It doesn't matter if it "works" for now. If you don't know why it works, you haven't solved anything. You've just added a layer of digital duct tape that someone else will have to peel off in three months when it inevitably breaks. Modern infrastructure is full of this kind of laziness, and it's why everything is so fragile.
Read the Damn Manual
Lately, I've seen people acting like reading documentation is some kind of heroic sacrifice. It's not. It's a basic requirement of the job.
If you're frustrated that you spent four hours reading kernel documentation just to change one line of config, then you're in the wrong business. That "lost" time is actually the only time you were doing something valuable.
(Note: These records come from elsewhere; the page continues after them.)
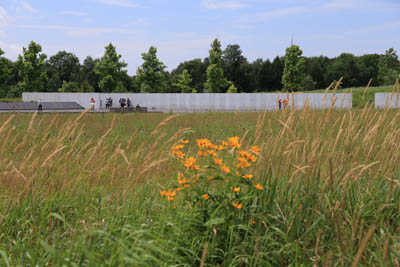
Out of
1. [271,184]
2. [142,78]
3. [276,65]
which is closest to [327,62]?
[276,65]

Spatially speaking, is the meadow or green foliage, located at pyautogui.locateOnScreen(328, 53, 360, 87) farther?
green foliage, located at pyautogui.locateOnScreen(328, 53, 360, 87)

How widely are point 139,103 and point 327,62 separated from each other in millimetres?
40261

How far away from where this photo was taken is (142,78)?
139ft

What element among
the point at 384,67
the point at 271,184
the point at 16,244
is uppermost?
the point at 384,67

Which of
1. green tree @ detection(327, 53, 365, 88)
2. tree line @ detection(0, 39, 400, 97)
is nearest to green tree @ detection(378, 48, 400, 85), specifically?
tree line @ detection(0, 39, 400, 97)

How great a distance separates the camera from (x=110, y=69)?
41.8 metres

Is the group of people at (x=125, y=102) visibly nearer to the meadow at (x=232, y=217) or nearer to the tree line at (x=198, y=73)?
the tree line at (x=198, y=73)

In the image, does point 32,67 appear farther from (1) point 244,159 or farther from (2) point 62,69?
(1) point 244,159

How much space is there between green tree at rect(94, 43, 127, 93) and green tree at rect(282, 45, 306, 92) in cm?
2016

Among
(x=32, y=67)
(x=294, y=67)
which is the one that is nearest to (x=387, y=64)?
(x=294, y=67)

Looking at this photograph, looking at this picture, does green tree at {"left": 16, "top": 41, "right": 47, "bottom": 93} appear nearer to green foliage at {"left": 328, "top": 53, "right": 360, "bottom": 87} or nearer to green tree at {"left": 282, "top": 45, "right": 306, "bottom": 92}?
green tree at {"left": 282, "top": 45, "right": 306, "bottom": 92}

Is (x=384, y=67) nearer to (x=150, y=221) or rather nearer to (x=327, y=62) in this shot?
(x=327, y=62)

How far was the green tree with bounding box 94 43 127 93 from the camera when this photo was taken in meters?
41.5

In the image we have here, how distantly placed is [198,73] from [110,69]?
22682 millimetres
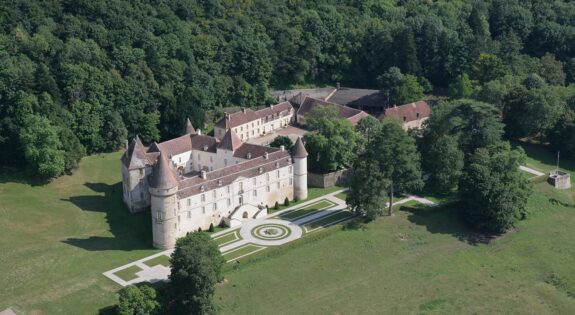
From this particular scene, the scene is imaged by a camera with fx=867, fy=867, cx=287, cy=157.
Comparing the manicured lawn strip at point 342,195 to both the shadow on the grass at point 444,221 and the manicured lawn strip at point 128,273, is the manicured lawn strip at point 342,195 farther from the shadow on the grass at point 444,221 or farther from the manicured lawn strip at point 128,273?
the manicured lawn strip at point 128,273

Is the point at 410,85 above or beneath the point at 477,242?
above

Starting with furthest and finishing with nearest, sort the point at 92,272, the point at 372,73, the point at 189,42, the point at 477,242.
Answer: the point at 372,73 → the point at 189,42 → the point at 477,242 → the point at 92,272

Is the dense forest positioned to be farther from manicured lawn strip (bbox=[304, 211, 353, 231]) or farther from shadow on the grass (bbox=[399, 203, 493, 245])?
manicured lawn strip (bbox=[304, 211, 353, 231])

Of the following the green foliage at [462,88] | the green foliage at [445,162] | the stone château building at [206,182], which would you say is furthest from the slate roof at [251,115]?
the green foliage at [445,162]

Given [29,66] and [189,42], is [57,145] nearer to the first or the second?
[29,66]

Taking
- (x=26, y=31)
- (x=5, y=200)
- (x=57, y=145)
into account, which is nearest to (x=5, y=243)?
(x=5, y=200)

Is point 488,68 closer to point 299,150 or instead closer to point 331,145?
point 331,145
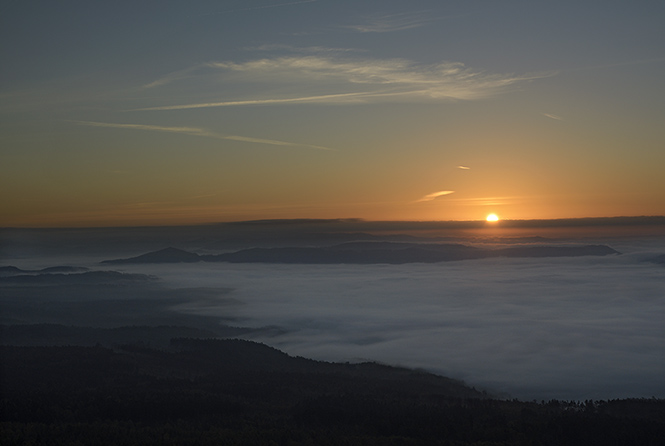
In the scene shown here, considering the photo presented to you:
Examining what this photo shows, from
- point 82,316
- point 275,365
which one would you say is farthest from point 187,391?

Now you actually understand the system. You own that knowledge. You're not just renting it.
Comprehension is the Only Metric
We have all these useless charts—velocity, burndown, whatever. They're all distractions.
The only metric that matters is Comprehension.
If the internet went down tomorrow and you couldn't explain how your authentication flow actually works at a low level, you aren't an engineer. You're just falling forward and hoping you don't hit the ground too hard.
The Bottom Line
I'm not saying you should spend your life contemplating every if statement. But stop pretending that "shipping fast" is an excuse for being incompetent.
Read the source code. Understand the libraries you use. If you don't have time to do it right, you definitely don't have time to do it twice.
The world won't end if you ship on Wednesday instead of Tuesday. But it might actually be better software if you do.